As autumn sweeps across the land, so does the grating whine of leaf blowers—and in some cities, peace-seeking citizens are campaigning to restrict use of the devices. New Yorker writer Tad Friend infiltrates both sides of this conflict in the Oakland bedroom community of Orinda, California, emerging with a vivid and often hilarious portrait of a pitched turf battle in which many of the combatants harbor a certain strain of righteousness. Neat gardens and trees are a treasured status measure in Orinda, writes Friend:
Any challenge to a property’s routine maintenance thus becomes a threat to self-worth, net worth, and an entire way of life. A lot of people here will give up their leaf blowers only when you pry them from their cold, dead hands (or, more precisely, from their Hispanic gardeners’ cold, dead hands).

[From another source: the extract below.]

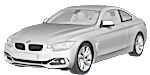 BMW F32 B2400 Fault Code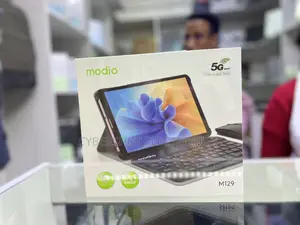 New Modio M129 256 GB Black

The story describes a faceoff between a leaf-blower opponent and a gardener over the gardeners’ allegedly illegal blowing on a holiday—an encounter that a neighbor, Susan Kendall, captured on video:
Kendall pulled over and got out her Flip camera to videotape the encounter, and the gardener advanced on her, with his blower roaring, saying, “Get the police, I want to hear this from them!” By the time the police arrived, however, he had thought better of his position and peeled off in his truck.
The tale suggests that leaf-blower ordinances based on sound levels are impossibly hard to enforce, whereas demonstrating a public health threat—from particulate matter blasted into the air, for instance—is more enforceable but tougher to pull off. That hasn’t stopped an increasing number of cities—including, very recently, Coral Gables, Florida—from moving toward leaf-blower restrictions.
In the meantime, blower foes can humiliate their enemies by citing a city of Los Angeles study that “showed a grandmother using a rake and broom took only 20 percent longer to clean a test plot than a gardener with a blower.”